I had no idea what to expect. I thought the change room would be like sitting in a dentist office. You might acknowledge each other's presence – you know why you're all there, after all – but you don't feel the need to talk. But the fact that the pool opens at 7:15 and that there's an early contingent who arrive around 7, means there's about 10 minutes of waiting. And what are you going to do? Stare at your toes? So people talk until someone checks to see if the door to the pool is unlocked. "We're in!" she'll inform the group, at which point we all file in a line into the pool area, clutching our towels, like superannuated kids let into a playground.
That first time, when I went to take a preswim shower, I commented on how cold the water was.
"Oh, don't worry. Wait a few minutes, and it will warm up," an older lady told me. I felt like a guest at someone's cottage; welcomed without question and initiated into the idiosyncratic plumbing of her familiar place.
I went for my swim, and when I was back in the changing room, one of the women said to me, apropos of nothing, "Oh, you were brave to swim in the fast lane." I gave her a quizzical look.
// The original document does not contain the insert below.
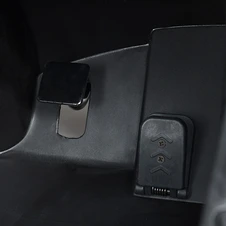 Детский электромобиль M 4055 AL-1 NEW, Porsche, двухместный фото 16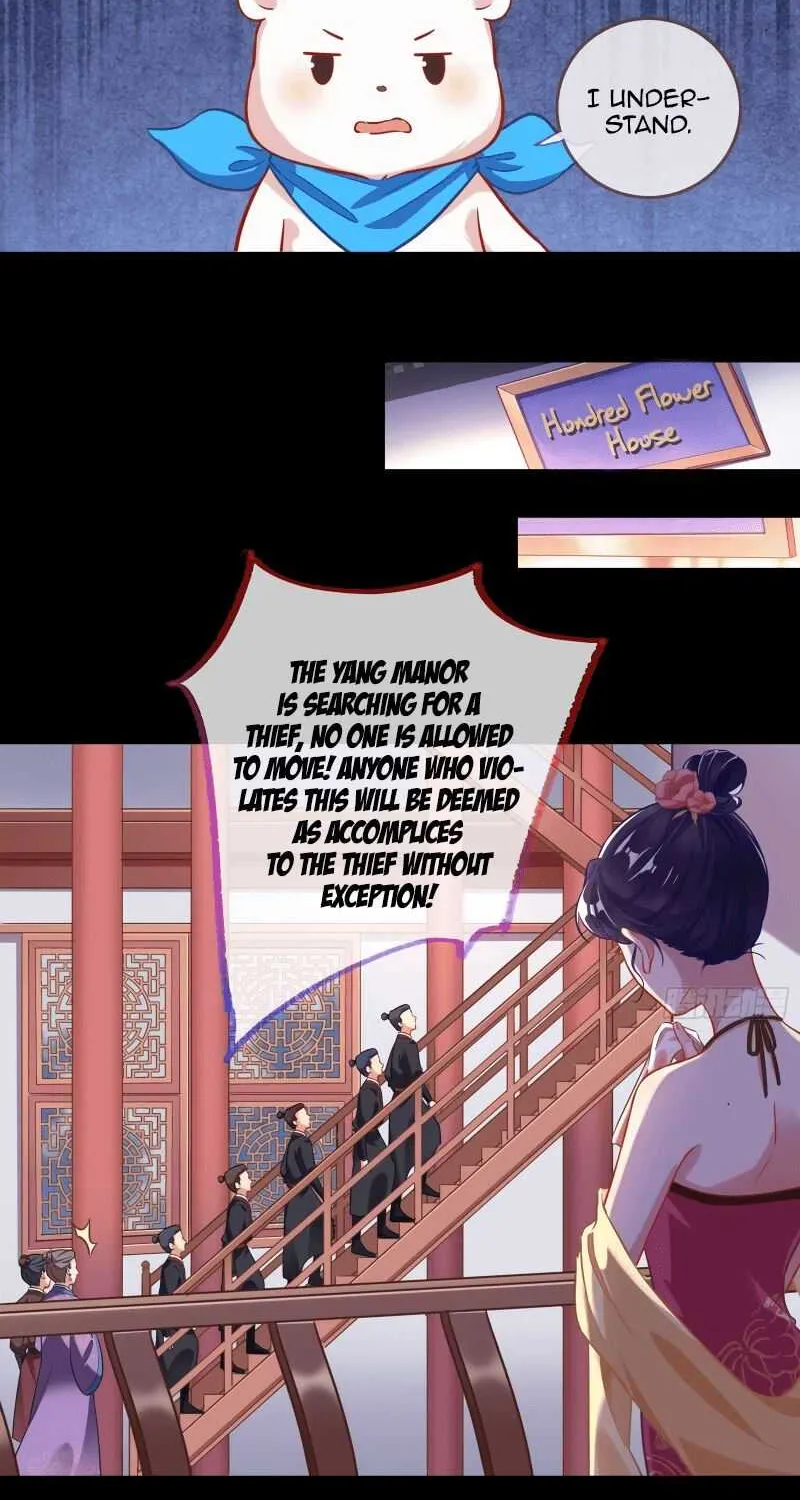 Read Cheating Men Must Die chapter 302 image 33 on Lezhin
I wasn't expecting anyone to have noticed how or where I swam. "You're lucky the Slapper didn't get you," she continued with a laugh.
"The Slapper?"
"That big whale of a man …," someone else pipes in.
"When he does the crawl, he brings one arm down with a slap. You can get hit by mistake!"
Since then, I have noticed the Slapper. He's there almost every morning. And if he isn't, I notice that, too. He's one of the characters in this merry band of regulars, who swim their lengths as the early morning light turns the branches of the bare trees outside the windows into fingers of gold.
Every morning, there is a new narrative. Once last week, while we were waiting, one of the ladies was telling another about how she made marmalade from scratch for the first time. And a grandmother passed a book of crafts to the young mother. "It was in my car," she explained. "I thought your children might like it."
And there's something lovely about the fact that this community is not gathered for an intellectual goal, as a book club or bridge gathering might be. It's not even fully a leisure pursuit, such as knitting or cooking or skiing. We're just physical beings, of all shapes, sizes and ages, in service to our physicality, trying to keep ourselves in reasonable condition.
"It keeps everything moving," my shower lady told me. She is 67, and has type 2 diabetes but has never had to take medication. Many of her friends complain of aches and pains, but she finds that swimming loosens her joints and never leaves her sore.
I like how reductive that is. Not accomplished to get thinner or faster, it's done as mere upkeep of the house of self.
But more than anything else, I have realized that the most meaningful participation in the world – real or virtual – is not about what you need to take from it. It's about what it gives you when you're not even looking.